▸ **TEXTE À LIRE**
▼
Les liaisons dangereuses


par Jean-François Moizan  -  25/01/2015




Les textes publiés dans Vos contributions (rouge foncé) ne représentent que l'opinion de leurs auteurs.




La couverture du N°1178 de Charlie Hebdo, premier numéro qui a suivi la tuerie dans la salle de rédaction le 11 janvier 2015, a encore fait couler beaucoup de bile, et suscité la polémique.

Grosso modo, la question tourne autour de ceci : la caricature de Mahomet, à défaut d'être illégale en France, est-elle une faute morale, dans la mesure où elle blesse certaines personnes ? Doit-on respecter la foi de certaines personnes en s'abstenant de toute caricature ?

Voilà qui mérite analyse ! Certains points ci-dessous ont été largement repris des commentaires récents sur l'actualité ; auxquels j'en ajoute d'autres, m'amenant à penser que sous couvert de respecter la foi des autres, se manifeste en réalité de l'intolérance. J'appuie mon discours sur l'actualité, mais on pourra généraliser le propos. Pour des considérations générales sur la tolérance et la laïcité, je renvoie au début de mon article précédent. Les deux dialogues que j'ai inséré plus bas, proviennent du film "Le Nom de la Rose".

De l'absence du délit de blasphème

On peut commencer par rappeler ce fait simple : en France, le délit de blasphème n'existe pas. Sauf, par incohérence historique, en Alsace-Moselle. Soit dit en passant, si un jour nos législateurs pouvaient homogénéiser le droit sur ce point (et sur d'autres particularismes de l'Alsace-Moselle, où rien ne justifie une divergence par rapport au reste du territoire), ça serait bien.

Donc, blasphémer n'est pas un délit. Je n'irais pas jusqu'à dire que c'est un droit ; en tout cas si c'en était un, je ne le mettrais pas au même niveau que le "droit au logement" par exemple. Autant se loger est un besoin fondamental, autant blasphémer n'en n'est pas un (du moins pas aussi universellement répandu que le besoin de se loger).

Du non-sens d'un délit de blasphème dans un État laïque

Dans un État laïque, il ne peut exister de délit de blasphème, dans la mesure où le contraire serait reconnaître à une religion le pouvoir de créer du droit. Or par définition, l'État laïque ne se mêle des cultes ; et surtout il laisse chacun libre de son culte ou absence de culte : un culte ne peut donc imposer aux autres ses propres règles. Chacun est libre de ne pas se donner les interdits d'un autre culte. Les règles communes se décident démocratiquement, pas par quelques-uns.

De la prétention extraordinaire des religions (concernant les caricatures de Mahomet, et aussi pour le reste) à vouloir prendre leur cas pour une généralité

Le propre d'une religion, au moins pour les trois religions du Livre, c'est de relier des gens par l'adhésion à des normes et croyances arbitraires. Et, par conséquent, de créer une frontière identitaire entre ceux qui en sont, et les autres. Or, une croyance est un acte de foi, c'est l'adhésion inconditionnelle à une idée, en l'absence de toute preuve et en renonçant à tout examen critique. La croyance ne laissant pas de place au doute, elle ne peut donc être vue que comme universelle par celui qui croit ; comme devant concerner a priori tout individu.
▲
▸ **CONSIGNE**
Reprenez le texte sur le blasphème et la laïcité là où il s'interrompt. Le matériel reproduit ensuite n'est pas utile pour ce travail.

(Enregistrements extraits)
▼
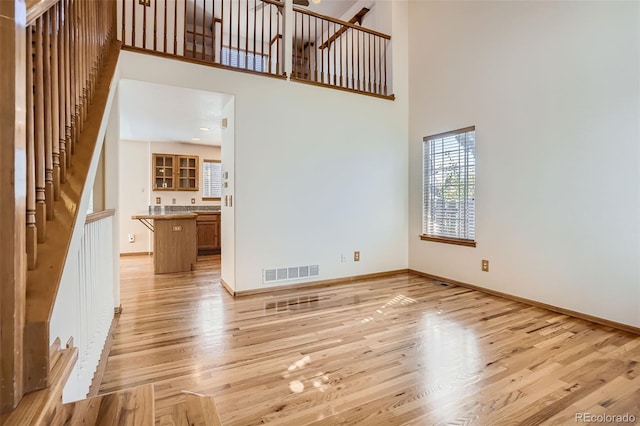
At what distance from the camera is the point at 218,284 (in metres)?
4.00

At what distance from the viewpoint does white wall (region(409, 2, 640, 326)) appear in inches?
101

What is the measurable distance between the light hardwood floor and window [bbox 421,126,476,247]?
96cm

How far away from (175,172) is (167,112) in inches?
99.7

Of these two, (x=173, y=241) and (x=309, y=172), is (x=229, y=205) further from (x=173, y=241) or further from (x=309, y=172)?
(x=173, y=241)

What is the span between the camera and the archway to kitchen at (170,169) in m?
4.34

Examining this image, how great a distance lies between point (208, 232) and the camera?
247 inches

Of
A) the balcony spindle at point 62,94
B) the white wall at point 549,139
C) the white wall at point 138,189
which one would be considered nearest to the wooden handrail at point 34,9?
the balcony spindle at point 62,94

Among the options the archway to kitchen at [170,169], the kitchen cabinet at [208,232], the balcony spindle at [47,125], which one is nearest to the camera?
the balcony spindle at [47,125]

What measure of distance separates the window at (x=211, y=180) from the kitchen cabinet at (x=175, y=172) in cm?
17

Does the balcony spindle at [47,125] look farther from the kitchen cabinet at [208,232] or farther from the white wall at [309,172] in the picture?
the kitchen cabinet at [208,232]

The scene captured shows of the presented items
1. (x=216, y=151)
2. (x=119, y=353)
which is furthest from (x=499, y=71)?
(x=216, y=151)

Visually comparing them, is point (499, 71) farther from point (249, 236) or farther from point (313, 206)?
point (249, 236)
▲
▸ **RÉPONSE ATTENDUE**
Il y a donc, intrinsèquement, un potentiel d'intolérance dans toute religion de ce type (basée sur le renoncement à la raison). Selon les religions, les époques, les lieus et les individus, cette intolérance se manifeste ou non.
"Guillaume de Baskerville : Personne ne devrait se voir interdire de consulter ces livres.
Adso : Peut-être sont-ils considérés comme trop précieux ? Trop fragiles ?
Guillaume de Baskerville : Non, ce n'est pas cela. C'est parce qu'ils renferment souvent une sagesse différente de la nôtre, et des idées qui pourraient nous amener à douter de l'infaillibilité de la parole divine.
Et le doute, Adso, est l'ennemi de la foi."
En tout cas, il faut le redire haut et fort : non, aucune religion ne peut prétendre imposer ses règles à la terre entière. Les interdits d'une religion ne concernent que ceux qui adhèrent à cette religion, pas les autres. Enfin, quand je dis "adhérer", je me comprends. on pourrait aussi avoir un regard critique sur les conditions qui ont amené quelqu'un à adhérer à une religion. En général ce n'est pas par libre choix éclairé.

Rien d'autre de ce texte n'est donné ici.